:: Verilen görev a ::
Bright Star filmini anlatan alıntıdan "The Piano ile" ifadesinin geçtiği yerden başlayıp "Cornish yer alıyor." ifadesiyle biten bölümü hiç değiştirmeden geri verin.

:: Verilen alıntı ::
:::

“Şiir sadece şiirsellikten ibaret değildir, o var olmuş en şiirsellik dışı şeydir.”
The Piano ile En İyi Özgün Senaryo Akademi Ödülü’nü alan, aynı zamanda Altın Palmiye sahibi tek kadın yönetmen olan, 1954 Wellington, Yeni Zelanda doğumlu yönetmen Jane Campion’un senaryosunu yazıp yönettiği Bright Star, 1821 yılında 25 yaşında Roma’da veremden hayatını kaybeden ve bu kısa hayatına 3 şiir kitabı sığdırmayı başarmış en önemli romantik İngiliz şairlerden biri olan John Keats’in Bright Star / Parlak Yıldız adlı şiirinin varoluş hikayesini, moda öğrencisi Fanny Brawne ile yaşadığı şiirsel aşkın paralelinde beyazperdeye taşıyor. Başrollerde Perfume: The Story of a Murderer’dan tanıdığımız İngiliz aktör Ben Whishaw ve Avustralya’lı aktris Abbie Cornish yer alıyor.

:::

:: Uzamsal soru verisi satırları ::
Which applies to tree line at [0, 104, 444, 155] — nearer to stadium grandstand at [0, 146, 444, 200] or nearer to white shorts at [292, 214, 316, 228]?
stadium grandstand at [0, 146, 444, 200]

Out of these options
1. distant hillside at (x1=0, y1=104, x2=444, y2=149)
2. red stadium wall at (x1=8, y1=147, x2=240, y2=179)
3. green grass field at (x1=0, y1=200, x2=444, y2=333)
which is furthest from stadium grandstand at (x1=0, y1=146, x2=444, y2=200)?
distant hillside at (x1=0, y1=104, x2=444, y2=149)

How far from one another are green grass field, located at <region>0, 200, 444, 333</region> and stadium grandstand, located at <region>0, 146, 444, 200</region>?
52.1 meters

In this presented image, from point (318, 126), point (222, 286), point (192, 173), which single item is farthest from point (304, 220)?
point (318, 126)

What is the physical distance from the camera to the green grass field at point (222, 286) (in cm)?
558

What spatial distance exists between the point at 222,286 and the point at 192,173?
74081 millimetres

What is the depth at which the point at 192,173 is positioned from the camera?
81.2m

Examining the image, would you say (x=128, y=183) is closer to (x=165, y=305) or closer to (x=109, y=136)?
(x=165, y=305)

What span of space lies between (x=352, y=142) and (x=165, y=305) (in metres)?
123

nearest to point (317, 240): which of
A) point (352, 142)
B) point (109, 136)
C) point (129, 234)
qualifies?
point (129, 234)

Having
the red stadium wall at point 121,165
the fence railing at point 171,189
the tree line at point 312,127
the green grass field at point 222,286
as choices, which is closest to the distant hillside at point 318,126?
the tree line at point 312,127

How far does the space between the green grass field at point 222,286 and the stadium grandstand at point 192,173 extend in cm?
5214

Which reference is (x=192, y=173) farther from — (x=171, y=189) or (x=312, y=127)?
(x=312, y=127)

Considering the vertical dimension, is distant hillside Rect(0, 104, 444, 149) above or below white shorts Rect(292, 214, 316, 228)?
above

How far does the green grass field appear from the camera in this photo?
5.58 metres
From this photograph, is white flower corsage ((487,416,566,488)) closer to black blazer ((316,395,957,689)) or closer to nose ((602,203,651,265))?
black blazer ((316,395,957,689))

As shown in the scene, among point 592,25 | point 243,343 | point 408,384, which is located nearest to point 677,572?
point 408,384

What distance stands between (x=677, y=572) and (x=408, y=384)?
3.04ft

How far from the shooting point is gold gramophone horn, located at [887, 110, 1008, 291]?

:::

:: Verilen görev b ::
Yukarıdaki satırlar arasında "image" dizesini içerenlerin tamamını belirleyin ve her birini olduğu gibi yazın.

:: Yazılı yanıt a ::
The Piano ile En İyi Özgün Senaryo Akademi Ödülü’nü alan, aynı zamanda Altın Palmiye sahibi tek kadın yönetmen olan, 1954 Wellington, Yeni Zelanda doğumlu yönetmen Jane Campion’un senaryosunu yazıp yönettiği Bright Star, 1821 yılında 25 yaşında Roma’da veremden hayatını kaybeden ve bu kısa hayatına 3 şiir kitabı sığdırmayı başarmış en önemli romantik İngiliz şairlerden biri olan John Keats’in Bright Star / Parlak Yıldız adlı şiirinin varoluş hikayesini, moda öğrencisi Fanny Brawne ile yaşadığı şiirsel aşkın paralelinde beyazperdeye taşıyor. Başrollerde Perfume: The Story of a Murderer’dan tanıdığımız İngiliz aktör Ben Whishaw ve Avustralya’lı aktris Abbie Cornish yer alıyor.

:: Yazılı yanıt b ::
In this presented image, from point (318, 126), point (222, 286), point (192, 173), which single item is farthest from point (304, 220)?
Examining the image, would you say (x=128, y=183) is closer to (x=165, y=305) or closer to (x=109, y=136)?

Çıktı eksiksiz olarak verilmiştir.